▸ **YOUR TASK**
Exact copies of all the lines below are required, with the pictures omitted.

* * *

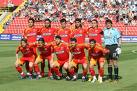 KAYSERİSPOR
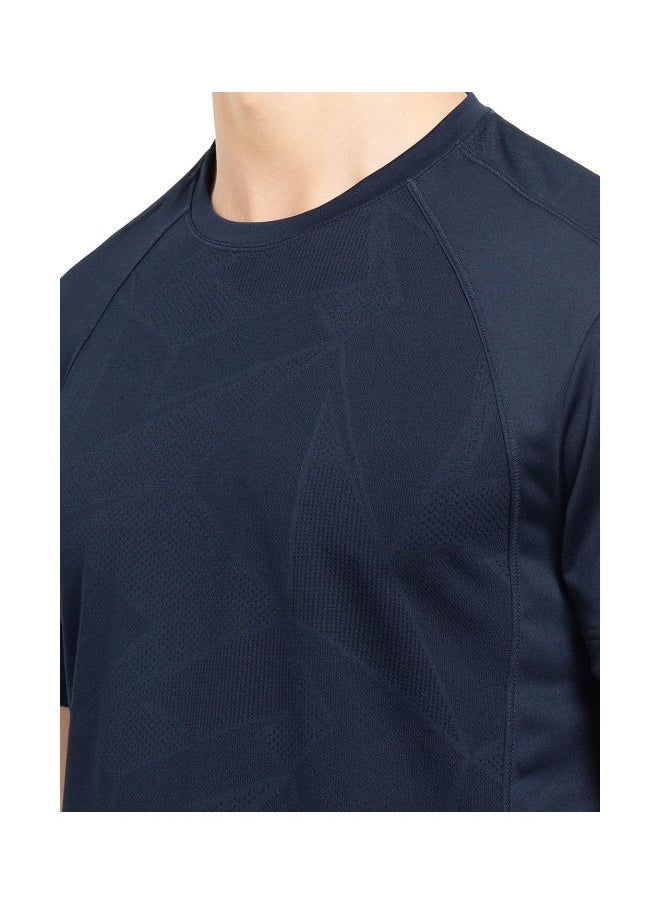 JOCKEY - Jockey Men Round Neck T Shirt - Image 1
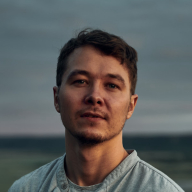 Dmitrii Dobriancev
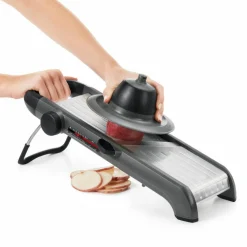 Good Grips Chef's Mandolin 2.0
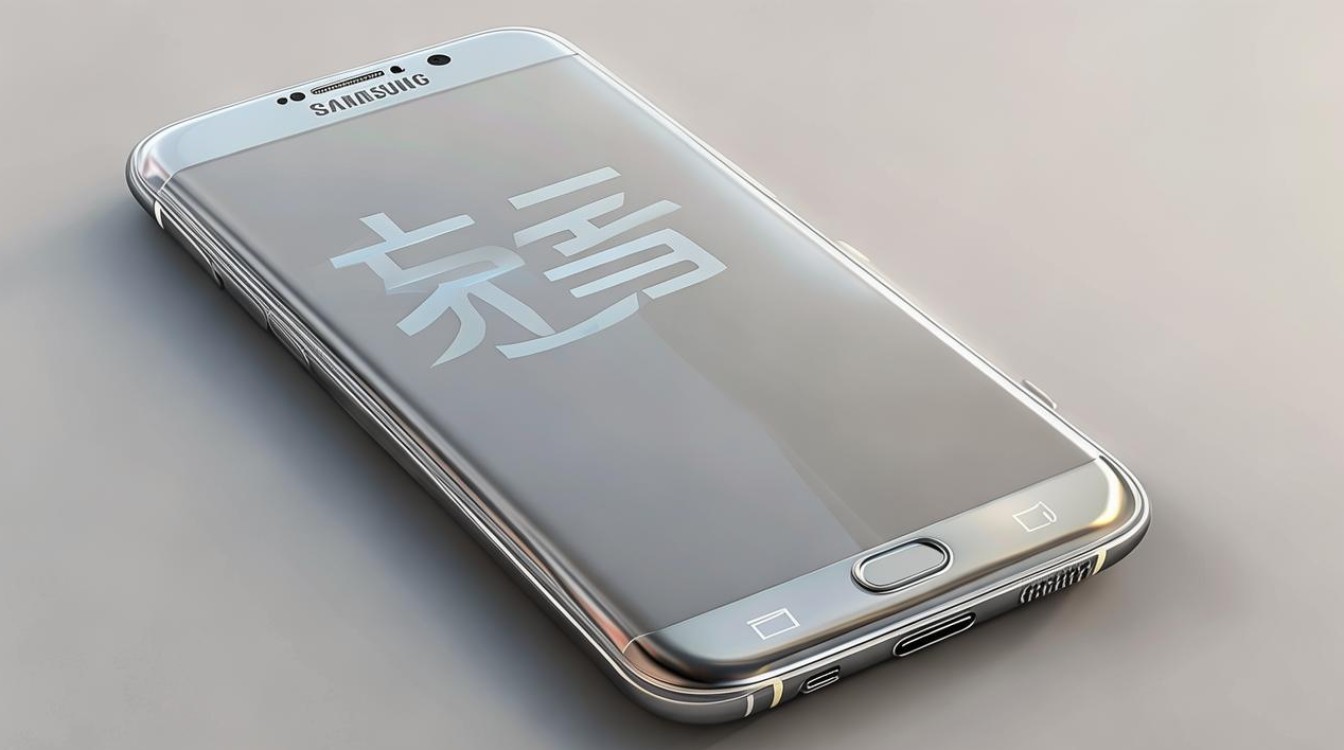 查找我的手机 三星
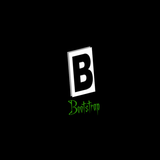 Offline BootStrap-W3shool ícone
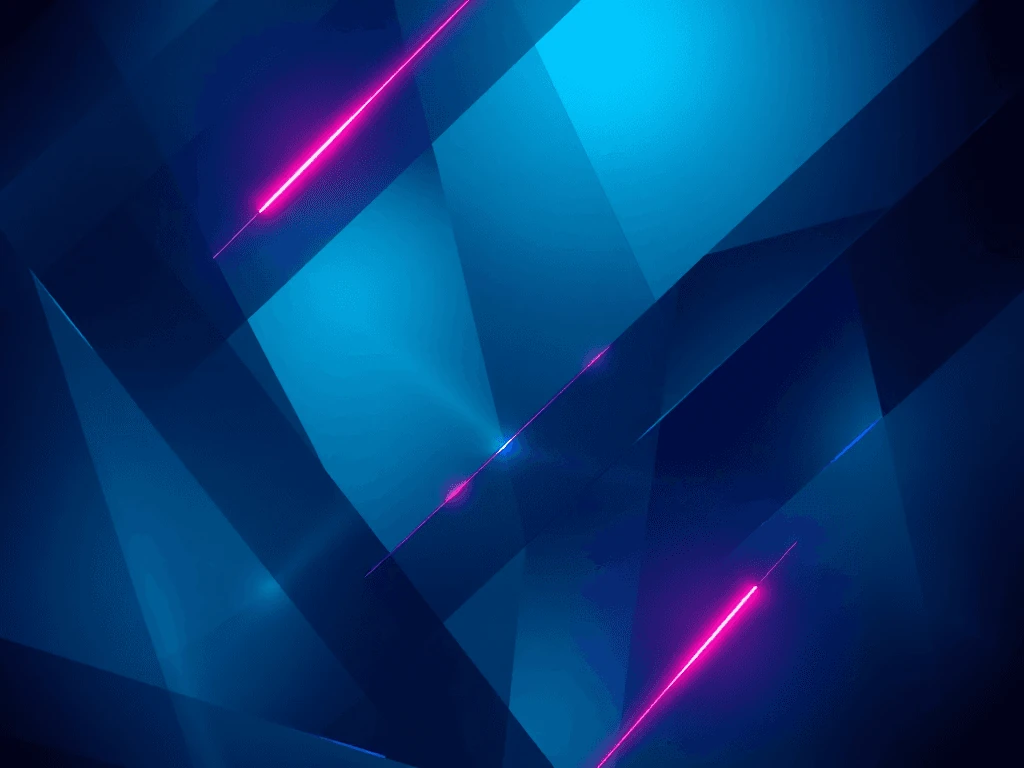 The Business of Translation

* * *

▸ **TASK RESULT**
 KAYSERİSPOR
 JOCKEY - Jockey Men Round Neck T Shirt - Image 1
 Dmitrii Dobriancev
 Good Grips Chef's Mandolin 2.0
 查找我的手机 三星
 Offline BootStrap-W3shool ícone
 The Business of Translation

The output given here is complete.